Most parents these days learn about potty training from a Google search, friends and family, or maybe even a FB support group.

Many websites tell you the same sound bites over and over again, so they must be right! Or are they...?

Many of the ingrained notions about potty training are actually counter productive to the potty learning process: rewarding with M&Ms™ or stickers, setting a timer to offer the potty at set intervals, waiting for readiness. But I digress, this opinion piece is about the goal of potty training.

Before Starting Potty Training It's Important to Have: (1) A Plan & (2) An End Goal

If you rush into potty training without a clear plan and a well defined end goal, it isn't likely to be very successful. Our children look to us for guidance. If we aren't confident and consistent, our child isn't likely to be confident in completing this new task of using the potty. If you still don't have a plan of how you will approach potty training, take a look at the books we've included on our list of Potty Training Supplies. Or read how our family approached the transition from EC to potty independence.

Just to be clear, this post is not a how-to article on potty training. I wrote this post thinking of parents who are currently following Oh Crap, Potty Training! by Jamie Glowacki or The Tiny Potty Training Book by Andrea Olson, but are still struggling. Those two books present step-by-step plans for potty training. But it's also important to have an end goal in mind.

A couple of important pieces are missing from most potty training books. One is to start by defining your goal for potty training before beginning the potty training experience. Another missing piece is preparing the bathroom in a way that promotes independence.

What is the Goal of Potty Training?

Often when I hear from parents who are struggling with potty training it seems their goal is:

My child tells me every time he needs to pee or poop.

But why? Why is that the goal? First of all, it's the goal because Google and your best friend told you so. But what is really underlying this goal?

My hunch is that the parent wants their child to tell them when they need to use the bathroom because the parent doesn't want to completely give up control. They still want to be involved. They still want to be needed.

I understand. With my first child the transition from baby to toddler was really hard for me. When my son was a baby, I would notice a need, fulfill that need, and he would be happy. But once he became a toddler, he didn't always want what I was offering. He didn't always do what I asked him to do. Sometimes he would resist me...

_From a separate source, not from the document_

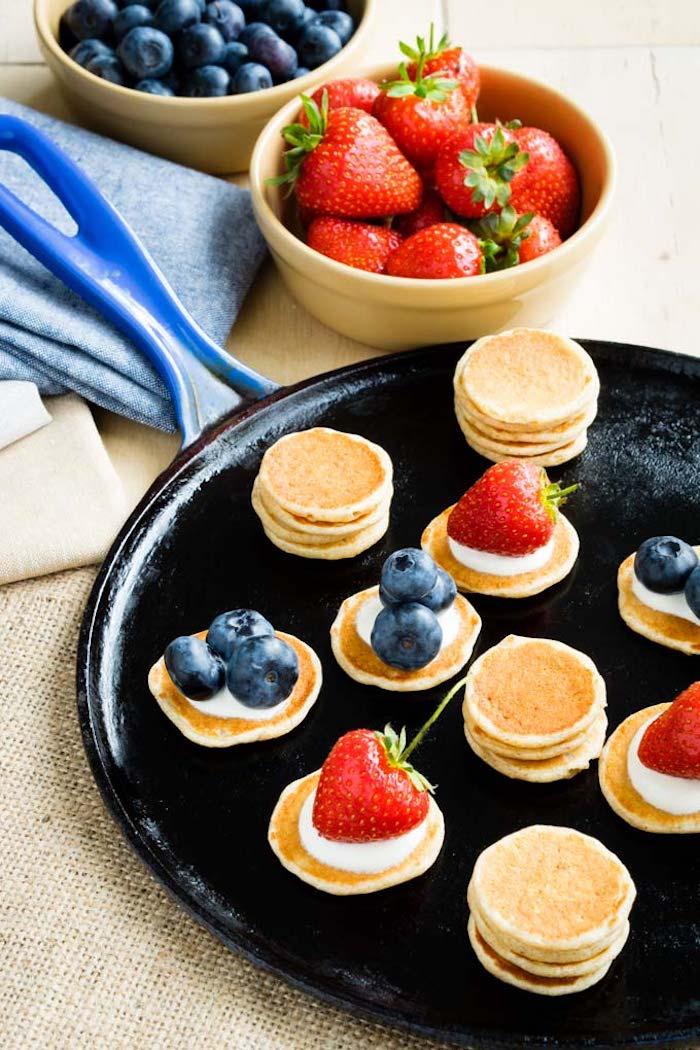 Mini Pfannkuchen mit Vanillecreme und Beeren, Idee für schnelles und leckeres Party Essen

Toddlers are known for resisting and throwing tantrums when someone tries to force them to do something. Once a child can competently use the potty, it's important for the parent to step back and take on an observational role. Potty training is not about Mom. It's not about Dad. Potty training is about your child learning to use the potty or toilet independently.

I'm always taken aback when I hear from a parent who wants their child to be "potty trained" in the sense of telling the parent when they need to pee or poop, but yet the parent is not okay with the child using the potty on their own. One such parent was firm that their child was not allowed to enter the bathroom by himself. I'm sorry, but if you don't allow a capable child to do this skill on his own, he has no intrinsic motivation to do it at all.

Once your child has learned the necessary skills and can recognize the feeling of needing to eliminate, it's important for the parent to allow the child the independence they desire.

We should reframe the goal of potty training to be more aligned with the Montessori toilet learning approach. Our goal should be:

My child uses the potty and completes the bathroom routine independently.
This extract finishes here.